Guangzhou Institutes of Biomedicine and Health, Chinese Academy of Sciences, Laboratory of Drug Metabolism & Pharmacokinetics, Science Park, Luo Gang District, Guangzhou, China.
J Enzyme Inhib Med Chem. 2011 Jun;26(3):386-93. doi: 10.3109/14756366.2010.518965. Epub 2010 Oct 13.

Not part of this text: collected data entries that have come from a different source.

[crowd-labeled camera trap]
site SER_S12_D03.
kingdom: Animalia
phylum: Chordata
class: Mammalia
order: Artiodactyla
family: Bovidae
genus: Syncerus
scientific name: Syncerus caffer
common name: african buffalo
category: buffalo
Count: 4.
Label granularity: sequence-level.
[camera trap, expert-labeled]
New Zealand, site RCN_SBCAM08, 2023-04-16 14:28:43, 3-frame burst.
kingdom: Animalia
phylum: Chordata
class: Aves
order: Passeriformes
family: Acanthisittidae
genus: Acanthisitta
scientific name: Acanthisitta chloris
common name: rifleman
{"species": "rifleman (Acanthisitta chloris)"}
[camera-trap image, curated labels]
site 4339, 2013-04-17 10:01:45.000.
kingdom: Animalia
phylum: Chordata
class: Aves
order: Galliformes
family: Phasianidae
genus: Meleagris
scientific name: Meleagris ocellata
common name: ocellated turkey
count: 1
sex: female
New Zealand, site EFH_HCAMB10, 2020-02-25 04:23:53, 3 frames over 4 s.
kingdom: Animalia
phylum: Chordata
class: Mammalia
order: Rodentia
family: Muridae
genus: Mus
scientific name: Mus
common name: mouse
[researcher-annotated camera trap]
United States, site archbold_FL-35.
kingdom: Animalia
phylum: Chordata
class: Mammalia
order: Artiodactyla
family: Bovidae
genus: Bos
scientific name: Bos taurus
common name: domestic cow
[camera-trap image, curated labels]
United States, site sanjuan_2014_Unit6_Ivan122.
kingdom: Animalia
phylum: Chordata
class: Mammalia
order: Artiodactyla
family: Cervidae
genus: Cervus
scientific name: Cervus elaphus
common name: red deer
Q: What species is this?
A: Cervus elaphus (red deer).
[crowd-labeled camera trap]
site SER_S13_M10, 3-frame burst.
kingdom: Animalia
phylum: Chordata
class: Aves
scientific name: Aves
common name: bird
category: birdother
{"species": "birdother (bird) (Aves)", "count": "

Human uridine-5'-diphosphoglucuronosyltransferases (UGTs) are the major phase II metabolizing enzymes. In the present study, five human UGTs (UGT1A1, 1A4, 1A6, 2B7, and 2B10) were individually expressed and used to examine the inhibition IC(50) values of 20 selective substrates and inhibitors of major cytochromes P450 (CYPs). The inhibition kinetics of UGT1A1 was also analyzed. The results showed that some compounds like α-naphthoflavone, paclitaxel, midazolam, cyclosporine A, and ketoconazole displayed strong inhibitions on UGT activities with their IC(50) values in a range of 4.1-26 µM. Especially, the IC(50) values were 4.1 ± 0.8 µM for ketoconazole in inhibiting UGT1A1-mediated β-estradiol-3-glucuronidation, and 4.9 ± 0.3 µM for paclitaxel towards UGT1A4-mediated midazolam-N-glucuronidation. Additionally, the IC(50) values of bupropion, tolbutamide, and testosterone in inhibiting UGT-mediated metabolisms were similar with the K(m) values of respective CYPs. Some kinetic behaviours of UGTs were following Michaelis-Menten kinetics, while some were not.
人尿苷二磷酸葡萄糖醛酸基转移酶(UGTs)是主要的 II 相代谢酶。在本研究中,单独表达了 5 个人 UGT(UGT1A1、1A4、1A6、2B7 和 2B10),并用于检测 20 种主要细胞色素 P450(CYPs)的选择性底物和抑制剂的抑制 IC(50)值。还分析了 UGT1A1 的抑制动力学。结果表明,一些化合物,如α-萘黄酮、紫杉醇、咪达唑仑、环孢素 A 和酮康唑,对 UGT 活性表现出强烈的抑制作用,其 IC(50)值在 4.1-26µM 范围内。特别是酮康唑对 UGT1A1 介导的雌二醇-3-葡糖苷酸化的抑制 IC(50)值为 4.1±0.8µM,紫杉醇对 UGT1A4 介导的咪达唑仑-N-葡糖苷酸化的抑制 IC(50)值为 4.9±0.3µM。此外,丁丙诺啡、甲苯磺丁脲和睾酮抑制 UGT 代谢的 IC(50)值与各自 CYP 的 K(m)值相似。一些 UGT 的动力学行为遵循米氏动力学,而另一些则不遵循。